En revanche, la musique irakienne tient son rang. Le propriétaire de Music Shop est catégorique. « Ici, la vedette absolue, c'est Hossam al-Rassam », un chanteur qui évoque les morts, la destruction ou la fraternité perdue et retrouvée entre chiites et sunnites. « Seuls les très jeunes achètent du rap. Nous vendons trois fois plus de CD de musique irakienne », assure Dhia Nimnim.
L'influence américaine est aussi visible dans les tenues vestimentaires. La patronne de la boutique Khawla Fashion reconnaît volontiers que ce sont les séries télévisées américaines ou turques qui dictent la demande et que « les femmes achètent des pantalons identiques à ceux portés par les héroïnes de feuilleton ». En revanche, les soldats américains ne sont pas une inspiration. « Depuis six ans, nous ne les avons vus qu'en uniforme. Ce n'est pas eux qui donnent le ton sauf si on aime les treillis », souligne Oum Nour, 40 ans, marchande de jeans.
Même à Sadr City, ancien bastion de la milice chiite de Moqtada Sadr, les pantacourts ont leurs adeptes. « La première fois que j'en ai porté, un ami de l'Armée du mahdi m'a sermonné pour mon indécence ; six mois plus tard, il avait le même ! » assure Ali, un photographe de 30 ans. « Ils viennent se faire une Spiky (coiffure à l'iroquoise) ou une Spiral (bouclée), des coupes qu'ils ont vues dans des magazines », explique Hussein, un coiffeur de 22 ans surnommé par ses clients Obama Hussein en raison de sa ressemblance avec le président américain.

→ **Consigne 1**
Indiquez si chacune des affirmations suivantes concorde avec l'extrait choisi, en répondant par oui ou non et en citant exactement les mots décisifs de l'extrait. (a) Selon Dhia Nimnim, le rap se vend davantage que la musique irakienne. (b) Les soldats américains inspirent les tenues vestimentaires. (c) Les clients de Hussein le surnomment Obama Hussein.

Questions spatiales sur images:
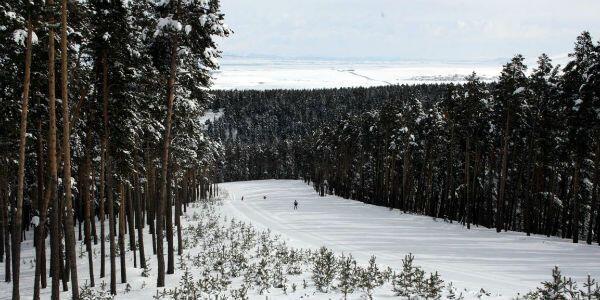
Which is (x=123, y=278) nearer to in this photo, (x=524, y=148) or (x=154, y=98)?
(x=154, y=98)

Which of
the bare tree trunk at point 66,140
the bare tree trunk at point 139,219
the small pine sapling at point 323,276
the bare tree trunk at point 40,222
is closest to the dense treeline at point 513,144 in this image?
the small pine sapling at point 323,276

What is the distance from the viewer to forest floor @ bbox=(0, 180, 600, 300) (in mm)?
14971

→ **Consigne 2**
Recopiez l'ensemble des enregistrements ci-dessus en remplaçant « bare tree trunk » par « leafless tree trunk » et en laissant tout le reste inchangé. N'incluez pas les images dans votre réponse.

→ **Réponse 1**
(a) Non : « Nous vendons trois fois plus de CD de musique irakienne ».
(b) Non : « les soldats américains ne sont pas une inspiration ».
(c) Oui : « surnommé par ses clients Obama Hussein en raison de sa ressemblance avec le président américain ».

→ **Réponse 2**
Which is (x=123, y=278) nearer to in this photo, (x=524, y=148) or (x=154, y=98)?
(x=154, y=98)

Which of
the leafless tree trunk at point 66,140
the leafless tree trunk at point 139,219
the small pine sapling at point 323,276
the leafless tree trunk at point 40,222
is closest to the dense treeline at point 513,144 in this image?
the small pine sapling at point 323,276

What is the distance from the viewer to forest floor @ bbox=(0, 180, 600, 300) (in mm)?
14971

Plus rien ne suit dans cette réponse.